Apple positioned the HomePod as a, “Breakthrough home speaker.” It may be. The A8 Chip onboard powers multi-channel echo cancelation and real-time acoustic modeling that supposedly optimizes sound based on the room dimensions. This may help capture the audiophile market and no doubt will entice many Apple fanatics, but it is not an obvious winner in a market that now had multiple offerings.
Besides, there was no mention of Spotify or Pandora. Apple Music may be the number two music streaming subscription service worldwide with 27 million users, but Spotify has more than twice the subscribers and over 100 million monthly active users in total. Pandora has 81 million monthly active users in the US alone. Will these be accessible through HomePod? Probably, but if you are reinventing home music listening, these are important details to people that already have music service preferences.
Does Music Matter for Voice Assistants?
It is true that music listening is consistently listed as one of the top uses for Amazon Echo. A recent comScore study found that 54% of Amazon Echo owners report using it to listen to music. A GfK survey puts that number at a little over 60%. RadioCentre found that 63% of UK residents use the devices to listen to radio in the morning and 54% in the evening. Streaming services were used but less frequently. Listening is an important use case.
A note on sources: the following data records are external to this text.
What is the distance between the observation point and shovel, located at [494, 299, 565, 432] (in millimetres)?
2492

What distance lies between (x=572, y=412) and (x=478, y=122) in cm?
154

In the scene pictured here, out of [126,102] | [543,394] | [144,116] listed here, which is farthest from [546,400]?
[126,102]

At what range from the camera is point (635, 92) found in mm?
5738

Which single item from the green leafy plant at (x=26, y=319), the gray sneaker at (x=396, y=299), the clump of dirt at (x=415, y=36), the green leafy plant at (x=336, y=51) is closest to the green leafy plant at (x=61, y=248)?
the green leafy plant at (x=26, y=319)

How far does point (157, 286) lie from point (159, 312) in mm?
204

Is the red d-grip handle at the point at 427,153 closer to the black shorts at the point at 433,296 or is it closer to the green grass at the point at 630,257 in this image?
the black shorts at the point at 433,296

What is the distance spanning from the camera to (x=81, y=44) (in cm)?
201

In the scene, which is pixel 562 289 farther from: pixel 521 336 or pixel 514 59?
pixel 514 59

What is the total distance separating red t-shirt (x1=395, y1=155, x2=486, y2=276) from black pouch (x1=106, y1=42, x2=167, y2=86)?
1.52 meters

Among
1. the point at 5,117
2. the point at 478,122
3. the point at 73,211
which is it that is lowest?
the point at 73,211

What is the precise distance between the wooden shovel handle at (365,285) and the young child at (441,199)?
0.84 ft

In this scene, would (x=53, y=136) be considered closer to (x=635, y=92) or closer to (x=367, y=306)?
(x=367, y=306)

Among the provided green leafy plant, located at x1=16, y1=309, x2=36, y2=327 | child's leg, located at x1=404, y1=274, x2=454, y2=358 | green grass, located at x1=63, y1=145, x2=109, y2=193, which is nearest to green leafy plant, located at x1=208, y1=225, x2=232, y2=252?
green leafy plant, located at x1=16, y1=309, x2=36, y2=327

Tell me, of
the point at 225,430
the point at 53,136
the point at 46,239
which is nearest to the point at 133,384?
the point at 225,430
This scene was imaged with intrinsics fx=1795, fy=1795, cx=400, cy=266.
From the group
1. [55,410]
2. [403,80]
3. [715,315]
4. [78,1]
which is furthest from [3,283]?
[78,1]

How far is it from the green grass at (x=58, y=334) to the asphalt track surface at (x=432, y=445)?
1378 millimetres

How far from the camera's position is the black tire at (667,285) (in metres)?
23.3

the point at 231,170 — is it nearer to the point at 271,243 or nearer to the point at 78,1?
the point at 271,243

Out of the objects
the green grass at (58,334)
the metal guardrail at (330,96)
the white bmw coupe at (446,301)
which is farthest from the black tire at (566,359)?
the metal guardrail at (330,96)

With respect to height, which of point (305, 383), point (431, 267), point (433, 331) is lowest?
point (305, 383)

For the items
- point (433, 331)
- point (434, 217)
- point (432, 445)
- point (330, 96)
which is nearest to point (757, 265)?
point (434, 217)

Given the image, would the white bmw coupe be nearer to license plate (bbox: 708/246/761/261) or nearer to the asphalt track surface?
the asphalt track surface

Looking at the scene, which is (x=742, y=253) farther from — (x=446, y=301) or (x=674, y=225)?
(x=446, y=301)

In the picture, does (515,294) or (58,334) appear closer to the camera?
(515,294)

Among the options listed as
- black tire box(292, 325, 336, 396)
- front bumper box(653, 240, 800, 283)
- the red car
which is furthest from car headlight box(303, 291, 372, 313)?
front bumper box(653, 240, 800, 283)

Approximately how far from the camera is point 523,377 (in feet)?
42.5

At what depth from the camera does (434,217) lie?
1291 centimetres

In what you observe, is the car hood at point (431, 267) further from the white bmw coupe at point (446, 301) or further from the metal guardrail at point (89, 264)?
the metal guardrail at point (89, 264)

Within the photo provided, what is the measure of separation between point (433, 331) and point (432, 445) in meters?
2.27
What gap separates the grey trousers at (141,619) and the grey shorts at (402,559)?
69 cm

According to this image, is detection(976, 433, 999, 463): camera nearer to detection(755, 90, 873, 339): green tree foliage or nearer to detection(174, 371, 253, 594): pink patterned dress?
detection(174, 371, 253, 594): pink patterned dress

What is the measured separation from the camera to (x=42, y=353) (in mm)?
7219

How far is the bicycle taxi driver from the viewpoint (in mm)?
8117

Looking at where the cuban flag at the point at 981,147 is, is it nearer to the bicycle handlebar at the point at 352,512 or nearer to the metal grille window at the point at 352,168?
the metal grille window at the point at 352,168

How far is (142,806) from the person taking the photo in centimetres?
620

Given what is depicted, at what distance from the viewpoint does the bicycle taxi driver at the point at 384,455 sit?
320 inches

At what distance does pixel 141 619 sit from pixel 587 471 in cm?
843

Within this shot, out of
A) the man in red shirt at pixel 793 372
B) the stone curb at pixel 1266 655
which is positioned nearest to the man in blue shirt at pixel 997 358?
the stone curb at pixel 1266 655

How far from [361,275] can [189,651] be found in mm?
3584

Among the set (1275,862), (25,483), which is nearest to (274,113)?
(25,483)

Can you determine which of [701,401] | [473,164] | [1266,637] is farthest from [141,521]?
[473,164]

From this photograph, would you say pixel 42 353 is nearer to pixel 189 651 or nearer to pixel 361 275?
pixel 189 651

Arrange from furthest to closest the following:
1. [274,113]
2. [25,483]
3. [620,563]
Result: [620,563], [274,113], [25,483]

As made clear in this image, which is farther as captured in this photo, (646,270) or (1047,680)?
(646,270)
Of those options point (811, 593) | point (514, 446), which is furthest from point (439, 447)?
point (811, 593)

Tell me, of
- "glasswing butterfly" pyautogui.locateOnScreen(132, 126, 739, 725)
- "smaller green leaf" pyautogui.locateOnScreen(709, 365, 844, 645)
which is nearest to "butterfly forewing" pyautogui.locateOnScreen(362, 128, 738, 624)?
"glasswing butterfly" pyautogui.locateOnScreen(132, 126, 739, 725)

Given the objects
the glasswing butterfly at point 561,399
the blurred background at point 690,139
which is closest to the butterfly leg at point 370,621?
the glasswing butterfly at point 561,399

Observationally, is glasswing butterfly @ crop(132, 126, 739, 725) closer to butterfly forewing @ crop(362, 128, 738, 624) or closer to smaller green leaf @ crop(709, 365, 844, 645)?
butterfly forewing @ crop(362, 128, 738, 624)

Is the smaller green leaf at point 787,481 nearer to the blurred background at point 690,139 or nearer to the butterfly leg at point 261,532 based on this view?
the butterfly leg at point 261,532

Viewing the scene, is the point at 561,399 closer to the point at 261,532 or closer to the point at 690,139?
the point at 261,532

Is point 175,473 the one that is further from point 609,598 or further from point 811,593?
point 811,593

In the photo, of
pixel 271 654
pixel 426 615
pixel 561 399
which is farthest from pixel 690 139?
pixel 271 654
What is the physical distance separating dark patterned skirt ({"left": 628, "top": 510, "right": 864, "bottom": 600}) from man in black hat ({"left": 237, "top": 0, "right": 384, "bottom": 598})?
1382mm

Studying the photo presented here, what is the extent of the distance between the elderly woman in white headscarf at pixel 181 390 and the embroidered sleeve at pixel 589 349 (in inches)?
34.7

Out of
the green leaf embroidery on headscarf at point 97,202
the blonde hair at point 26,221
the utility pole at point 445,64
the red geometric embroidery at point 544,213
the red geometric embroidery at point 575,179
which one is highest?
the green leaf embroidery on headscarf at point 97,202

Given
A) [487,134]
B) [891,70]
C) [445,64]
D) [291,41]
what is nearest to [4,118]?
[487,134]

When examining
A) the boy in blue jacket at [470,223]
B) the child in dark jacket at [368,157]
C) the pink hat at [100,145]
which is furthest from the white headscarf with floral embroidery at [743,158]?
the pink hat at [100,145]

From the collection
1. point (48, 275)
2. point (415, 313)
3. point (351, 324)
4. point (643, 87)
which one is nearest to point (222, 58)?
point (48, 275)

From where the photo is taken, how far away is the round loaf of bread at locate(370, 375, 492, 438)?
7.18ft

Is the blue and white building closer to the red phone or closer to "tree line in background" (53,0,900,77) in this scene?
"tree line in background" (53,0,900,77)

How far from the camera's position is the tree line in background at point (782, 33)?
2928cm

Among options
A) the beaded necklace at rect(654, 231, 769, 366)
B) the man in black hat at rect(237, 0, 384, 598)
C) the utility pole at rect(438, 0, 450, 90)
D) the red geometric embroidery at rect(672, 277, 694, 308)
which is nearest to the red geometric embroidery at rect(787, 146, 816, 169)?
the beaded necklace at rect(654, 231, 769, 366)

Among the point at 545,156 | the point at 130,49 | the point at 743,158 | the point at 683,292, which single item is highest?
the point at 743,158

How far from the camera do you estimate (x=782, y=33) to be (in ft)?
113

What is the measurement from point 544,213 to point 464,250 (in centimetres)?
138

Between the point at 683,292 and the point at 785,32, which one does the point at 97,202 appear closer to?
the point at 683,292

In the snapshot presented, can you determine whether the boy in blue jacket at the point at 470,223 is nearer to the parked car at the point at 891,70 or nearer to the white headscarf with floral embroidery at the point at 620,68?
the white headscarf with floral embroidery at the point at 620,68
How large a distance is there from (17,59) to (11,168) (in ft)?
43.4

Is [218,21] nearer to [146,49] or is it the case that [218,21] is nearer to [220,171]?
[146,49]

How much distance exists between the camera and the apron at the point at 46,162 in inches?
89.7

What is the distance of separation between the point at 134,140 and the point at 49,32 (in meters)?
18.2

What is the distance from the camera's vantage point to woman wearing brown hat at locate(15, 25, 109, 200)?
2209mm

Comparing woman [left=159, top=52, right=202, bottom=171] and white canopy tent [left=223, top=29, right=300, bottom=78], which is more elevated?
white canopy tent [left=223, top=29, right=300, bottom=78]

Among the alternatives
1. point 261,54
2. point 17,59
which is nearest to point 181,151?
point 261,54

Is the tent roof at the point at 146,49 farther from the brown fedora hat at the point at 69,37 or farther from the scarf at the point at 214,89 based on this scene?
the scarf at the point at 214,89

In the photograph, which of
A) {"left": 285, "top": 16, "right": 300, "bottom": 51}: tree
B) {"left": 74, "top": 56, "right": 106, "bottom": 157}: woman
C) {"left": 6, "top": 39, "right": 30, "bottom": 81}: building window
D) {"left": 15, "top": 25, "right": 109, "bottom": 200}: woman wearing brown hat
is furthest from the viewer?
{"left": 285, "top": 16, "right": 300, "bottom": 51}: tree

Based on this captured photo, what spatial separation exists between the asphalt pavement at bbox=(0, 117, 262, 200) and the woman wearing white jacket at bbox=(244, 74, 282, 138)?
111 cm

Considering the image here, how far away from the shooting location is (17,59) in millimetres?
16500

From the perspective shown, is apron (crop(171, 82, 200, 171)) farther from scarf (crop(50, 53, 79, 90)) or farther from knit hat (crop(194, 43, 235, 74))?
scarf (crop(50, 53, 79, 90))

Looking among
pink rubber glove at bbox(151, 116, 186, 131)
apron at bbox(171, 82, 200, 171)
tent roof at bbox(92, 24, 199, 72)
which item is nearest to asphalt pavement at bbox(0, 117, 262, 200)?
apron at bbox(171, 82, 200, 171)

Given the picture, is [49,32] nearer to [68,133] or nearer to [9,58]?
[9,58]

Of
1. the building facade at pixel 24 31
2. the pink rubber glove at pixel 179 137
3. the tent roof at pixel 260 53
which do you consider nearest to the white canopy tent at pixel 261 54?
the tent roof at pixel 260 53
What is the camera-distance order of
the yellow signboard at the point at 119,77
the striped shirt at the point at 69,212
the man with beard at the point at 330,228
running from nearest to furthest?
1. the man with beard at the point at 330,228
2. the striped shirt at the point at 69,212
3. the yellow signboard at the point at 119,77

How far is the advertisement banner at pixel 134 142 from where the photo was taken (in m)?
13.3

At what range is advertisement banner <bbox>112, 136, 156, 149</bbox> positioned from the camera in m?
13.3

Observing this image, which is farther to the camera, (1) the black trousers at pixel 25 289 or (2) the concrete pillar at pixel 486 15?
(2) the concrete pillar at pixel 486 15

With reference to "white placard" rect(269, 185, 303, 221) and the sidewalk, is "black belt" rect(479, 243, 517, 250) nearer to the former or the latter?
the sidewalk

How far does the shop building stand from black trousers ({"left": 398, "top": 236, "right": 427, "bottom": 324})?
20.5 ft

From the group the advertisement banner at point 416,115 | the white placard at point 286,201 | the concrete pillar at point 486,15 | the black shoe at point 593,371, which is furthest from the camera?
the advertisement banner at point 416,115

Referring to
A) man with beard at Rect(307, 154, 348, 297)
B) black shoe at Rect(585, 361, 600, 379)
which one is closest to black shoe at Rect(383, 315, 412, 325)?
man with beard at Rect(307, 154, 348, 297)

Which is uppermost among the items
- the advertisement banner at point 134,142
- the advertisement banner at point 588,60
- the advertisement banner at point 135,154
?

However, is music listening why people are purchasing Amazon Echo and Google Home today? Once you have an audio device in your vicinity you are likely to start using it for music, podcasts and radio. That doesn’t mean it was the primary purchase motivator. People are buying what is new and the new features are AI-based voice assistants like Alexa, Assistant and soon Microsoft’s Cortana.
Apple is Missing an Opportunity
The focus on speaker quality is genuine to a degree. It may well be a great speaker. However, the audio quality focus is primarily about posturing. They are ignoring the feature that is weak, Siri, and promoting an area that its rivals are not stressing. It may be the best approach given the status of Siri’s technology.
The bigger issue is that Apple is missing an opportunity. Apple stressed that Siri has 375 million monthly active users. If true, this makes it the most widely used voice assistant globally. But used for what? Executing a few transactional tasks like sending a message, making a phone call or setting a timer? By constraining the domains that Apple users can access, Apple is not accumulating training data around new capabilities and information sources. Google Assistant and Amazon Alexa are capturing this information, learning and improving.
This is the model for neural nets or even for machine learning. The alogorithms aren’t perfect when they start, but they get better over time. Siri’s hope to only deliver bullet proof solutions is out-of-step with this approach in part due to history but also due to philosophy. It’s a philosophy that makes it hard to fully commit to machine learning, much less deep learning where errors are expected during the training process. Siri isn’t going to get better and catch up to Alexa, Assistant and Cortana unless she is permitted to fail. That is why HomePod was all about the hardware. Siri software isn’t ready to graduate because she is not offered the opportunity to learn at the rate of her competitors.